On the hottest days we take a picnic and head for the river; just above the hamlet of Rastello are picnic areas with tables and stone firepits along a narrow, steeply climbing riverside road. We have a favorite shady spot with easy access to icy, rushing water and compact-car-sized boulders for lounging on. We read, work a NYT crossword puzzle, sleep, watch the clouds, the slow progress of sunlight from one riverbank to the other. And we’re not alone; last Wednesday every picnic spot was taken. Families spent the day cooking and eating alfresco, napping, playing cards, wading and splashing. At mid-afternoon a group of three grey-haired folks set folding chairs at the edge of the water, stepped gingerly into the shallows of a wide pool and stood chatting quietly in dappled shade. Their relief was palpable.

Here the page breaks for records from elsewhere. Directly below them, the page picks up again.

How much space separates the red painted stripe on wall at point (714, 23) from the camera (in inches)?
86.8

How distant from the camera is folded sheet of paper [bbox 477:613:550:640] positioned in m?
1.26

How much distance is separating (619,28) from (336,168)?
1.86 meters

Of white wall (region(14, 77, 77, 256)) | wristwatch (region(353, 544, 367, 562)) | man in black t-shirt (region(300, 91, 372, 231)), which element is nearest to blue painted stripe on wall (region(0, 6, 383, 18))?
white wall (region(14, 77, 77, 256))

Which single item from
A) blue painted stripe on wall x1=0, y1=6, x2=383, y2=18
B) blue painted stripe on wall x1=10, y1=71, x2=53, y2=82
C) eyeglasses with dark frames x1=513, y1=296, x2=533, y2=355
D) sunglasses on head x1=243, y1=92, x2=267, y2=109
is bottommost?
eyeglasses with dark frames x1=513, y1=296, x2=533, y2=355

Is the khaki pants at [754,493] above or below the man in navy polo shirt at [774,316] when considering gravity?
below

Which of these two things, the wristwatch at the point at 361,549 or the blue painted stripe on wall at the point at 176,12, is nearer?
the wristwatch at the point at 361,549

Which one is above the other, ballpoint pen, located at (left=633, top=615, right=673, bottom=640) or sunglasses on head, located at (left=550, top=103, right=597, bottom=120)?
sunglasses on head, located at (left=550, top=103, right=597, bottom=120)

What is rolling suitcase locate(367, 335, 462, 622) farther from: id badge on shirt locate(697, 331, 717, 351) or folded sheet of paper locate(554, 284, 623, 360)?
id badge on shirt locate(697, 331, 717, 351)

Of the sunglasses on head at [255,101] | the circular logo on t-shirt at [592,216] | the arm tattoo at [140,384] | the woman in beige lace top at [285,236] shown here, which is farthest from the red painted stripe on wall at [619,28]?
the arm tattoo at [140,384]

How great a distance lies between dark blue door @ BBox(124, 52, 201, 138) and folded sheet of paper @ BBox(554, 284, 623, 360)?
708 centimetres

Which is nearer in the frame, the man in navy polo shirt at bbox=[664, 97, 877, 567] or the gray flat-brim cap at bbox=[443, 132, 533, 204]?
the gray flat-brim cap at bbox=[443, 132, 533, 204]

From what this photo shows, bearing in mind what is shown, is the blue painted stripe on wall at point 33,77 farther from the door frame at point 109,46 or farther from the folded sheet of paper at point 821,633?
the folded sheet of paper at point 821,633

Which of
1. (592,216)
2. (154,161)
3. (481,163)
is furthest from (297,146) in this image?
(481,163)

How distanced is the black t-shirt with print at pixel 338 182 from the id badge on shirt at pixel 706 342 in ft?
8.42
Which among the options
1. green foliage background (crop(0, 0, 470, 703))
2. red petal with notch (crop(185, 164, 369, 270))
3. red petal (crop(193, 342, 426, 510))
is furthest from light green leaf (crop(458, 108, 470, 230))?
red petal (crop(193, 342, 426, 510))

We’re lucky to live outside of Mondovì’s city center, where a densely built environment absorbs and holds the heat of the day, then radiates warmth overnight. Our surroundings are green fields and bands of woodland, the footprint of our home is small and our nearest neighbor about 200 meters up the graveled road. So when we open windows and doors as evening comes on, often with a breeze out of the east, the house begins cooling. In June we added two ceiling fans upstairs, one in our bedroom, so we sleep in comfort. There’s very little air conditioning here except in places like supermarkets, certain shops, and municipal buildings. It’s still possible in this small urban area to beat the heat by changing a few behaviors, but who knows how much warmer our alpine summers will become as the planet continues to heat up? This year, anyway, we can continue to accept hot weather as a simple fact of summer, a good reason to knock off outdoor work by noon, rest in the shade after lunch, escape for a day to mountain or riverside.